*DATA TO PROCESS*.

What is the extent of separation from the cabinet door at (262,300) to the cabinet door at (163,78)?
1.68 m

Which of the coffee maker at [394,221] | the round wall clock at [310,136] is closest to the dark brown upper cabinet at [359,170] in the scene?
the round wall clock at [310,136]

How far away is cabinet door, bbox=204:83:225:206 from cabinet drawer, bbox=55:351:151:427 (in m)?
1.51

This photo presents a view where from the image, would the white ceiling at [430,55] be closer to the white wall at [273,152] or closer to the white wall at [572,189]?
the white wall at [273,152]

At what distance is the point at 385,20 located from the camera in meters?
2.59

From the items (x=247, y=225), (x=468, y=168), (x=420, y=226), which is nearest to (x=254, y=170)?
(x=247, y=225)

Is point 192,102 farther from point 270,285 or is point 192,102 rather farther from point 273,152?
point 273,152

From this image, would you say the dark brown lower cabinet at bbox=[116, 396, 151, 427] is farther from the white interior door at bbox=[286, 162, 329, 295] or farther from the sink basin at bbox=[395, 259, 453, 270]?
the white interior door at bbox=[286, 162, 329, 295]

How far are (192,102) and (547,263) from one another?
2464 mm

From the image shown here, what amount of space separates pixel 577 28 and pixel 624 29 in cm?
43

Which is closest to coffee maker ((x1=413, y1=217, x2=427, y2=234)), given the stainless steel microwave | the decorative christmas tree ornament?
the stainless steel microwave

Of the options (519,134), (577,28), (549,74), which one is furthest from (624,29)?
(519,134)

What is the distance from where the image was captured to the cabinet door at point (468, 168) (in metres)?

*TASK TO CARRY OUT*.
Copy out all of the material above, swapping every occurrence of "cabinet door" for "cupboard door" and keeping everything else the same.

*THE ANSWER*.
What is the extent of separation from the cupboard door at (262,300) to the cupboard door at (163,78)?
1.68 m

Which of the coffee maker at [394,221] | the round wall clock at [310,136] is closest to the dark brown upper cabinet at [359,170] in the scene?
the round wall clock at [310,136]

How far away is cupboard door, bbox=204:83:225:206 from cabinet drawer, bbox=55:351:151:427 (in m)?
1.51

This photo presents a view where from the image, would the white ceiling at [430,55] be closer to the white wall at [273,152] or closer to the white wall at [572,189]?
the white wall at [273,152]

At what distance is the point at 385,20 located from the camera in meters?
2.59

From the items (x=247, y=225), (x=468, y=168), (x=420, y=226), which is nearest to (x=254, y=170)?
(x=247, y=225)

Is point 192,102 farther from point 270,285 or is point 192,102 rather farther from point 273,152?
point 273,152

From this image, would you say the dark brown lower cabinet at bbox=[116, 396, 151, 427] is farther from the white interior door at bbox=[286, 162, 329, 295] or farther from the sink basin at bbox=[395, 259, 453, 270]?
the white interior door at bbox=[286, 162, 329, 295]

How far are (192,102) and (547,263) from one another?
2464 mm

From the image shown here, what amount of space separates pixel 577 28 and pixel 624 29 in cm?
43

Which is closest to coffee maker ((x1=413, y1=217, x2=427, y2=234)), given the stainless steel microwave | the decorative christmas tree ornament?
the stainless steel microwave

Of the options (519,134), (577,28), (549,74), which one is furthest from (624,29)?
(519,134)

What is the distance from where the image was captured to the cupboard door at point (468, 168) (in metres)?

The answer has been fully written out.